12 Le premier « Malheur » a passé, voici encore deux « Malheurs » qui le suivent...

La sixième trompette.

13 Et le sixième Ange sonna... Alors j’entendis une voix venant des quatre cornes de l’autel d’orv placé devant Dieu ;

v Pour signifier que le châtiment des païens fait suite à la prière des martyrs décrite en 6.9, 10 (cf. 8.2s).

14 elle dit au sixième Ange portant trompette : « Relâche les quatre Anges enchaînés sur le grand fleuve Euphrate. »w

w La région à l’Est de l’Euphrate était occupée par les Parthes, dont la cavalerie intervient dans ce sixième fléau, 6.2.

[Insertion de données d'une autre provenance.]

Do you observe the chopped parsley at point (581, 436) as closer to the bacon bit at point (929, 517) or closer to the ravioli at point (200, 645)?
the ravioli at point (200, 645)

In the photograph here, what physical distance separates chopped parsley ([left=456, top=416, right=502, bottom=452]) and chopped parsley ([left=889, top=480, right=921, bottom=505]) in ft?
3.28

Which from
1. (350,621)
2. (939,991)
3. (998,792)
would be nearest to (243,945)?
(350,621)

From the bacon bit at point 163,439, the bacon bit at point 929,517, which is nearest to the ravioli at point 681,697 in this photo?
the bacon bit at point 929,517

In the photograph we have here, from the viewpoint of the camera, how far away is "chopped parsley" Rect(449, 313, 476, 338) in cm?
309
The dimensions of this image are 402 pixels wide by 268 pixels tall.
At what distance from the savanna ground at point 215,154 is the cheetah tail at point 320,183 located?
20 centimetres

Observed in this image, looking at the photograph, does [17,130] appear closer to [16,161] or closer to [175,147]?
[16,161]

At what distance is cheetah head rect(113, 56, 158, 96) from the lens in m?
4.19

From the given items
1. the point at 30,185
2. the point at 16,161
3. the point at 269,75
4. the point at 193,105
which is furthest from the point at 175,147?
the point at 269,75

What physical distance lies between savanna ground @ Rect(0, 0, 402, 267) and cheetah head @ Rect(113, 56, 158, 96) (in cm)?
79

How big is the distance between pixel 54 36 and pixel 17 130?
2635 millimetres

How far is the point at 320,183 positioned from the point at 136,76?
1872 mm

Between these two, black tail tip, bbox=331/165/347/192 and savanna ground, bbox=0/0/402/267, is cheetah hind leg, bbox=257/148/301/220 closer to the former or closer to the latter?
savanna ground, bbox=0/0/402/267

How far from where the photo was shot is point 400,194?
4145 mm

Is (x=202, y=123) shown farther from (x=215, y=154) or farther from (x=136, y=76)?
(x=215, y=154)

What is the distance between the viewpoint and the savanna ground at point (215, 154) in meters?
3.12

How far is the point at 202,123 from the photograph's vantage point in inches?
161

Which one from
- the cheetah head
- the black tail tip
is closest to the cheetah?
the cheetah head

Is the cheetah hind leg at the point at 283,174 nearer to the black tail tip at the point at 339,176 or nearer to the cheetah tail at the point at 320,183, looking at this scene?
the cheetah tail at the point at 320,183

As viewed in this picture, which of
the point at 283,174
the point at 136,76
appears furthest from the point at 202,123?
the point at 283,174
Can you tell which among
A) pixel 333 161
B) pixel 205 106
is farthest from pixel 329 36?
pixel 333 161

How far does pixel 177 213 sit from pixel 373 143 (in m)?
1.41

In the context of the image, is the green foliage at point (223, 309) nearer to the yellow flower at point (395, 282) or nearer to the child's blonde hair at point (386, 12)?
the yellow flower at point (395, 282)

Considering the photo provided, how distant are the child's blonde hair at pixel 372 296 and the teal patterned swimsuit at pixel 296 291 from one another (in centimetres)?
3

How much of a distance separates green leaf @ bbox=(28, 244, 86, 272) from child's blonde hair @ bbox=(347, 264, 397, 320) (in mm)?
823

15 Et l’on relâcha les quatre Anges qui se tenaient prêts pour l’heure et le jour et le mois et l’année, afin d’exterminer le tiers des hommes. 16 Leur armée comptait deux cents millions de cavaliers : on m’en précisa le nombre. 17 Tels m’apparurent en vision les chevaux et leurs cavaliers : ceux-ci portent des cuirasses de feu, d’hyacinthe et de soufre ; quant aux chevaux, leur tête est comme celle du lion, et leur bouche crache feu et fumée et soufre. 18 Alors le tiers des hommes fut exterminé par ces trois fléaux : le feu, la fumée et le soufre vomis de la bouche des chevaux. 19 Car la puissance des chevaux réside en leur bouche ; elle réside aussi dans leur queue : ces queues, en effet, ainsi que des serpents, sont munies de têtes dont elles se servent pour nuire. 20 Or les hommes échappés à l’hécatombe de ces fléaux ne renoncèrent même pas aux œuvres de leurs mains : ils ne cessèrent d’adorer les démons, ces idoles d’or, d’argent, de bronze, de pierre et de bois, incapables de voir, d’entendre ou de marcher. 21 Ils n’abandonnèrent ni leurs meurtres, ni leurs sorcelleries, ni leurs débauches, ni leurs rapines.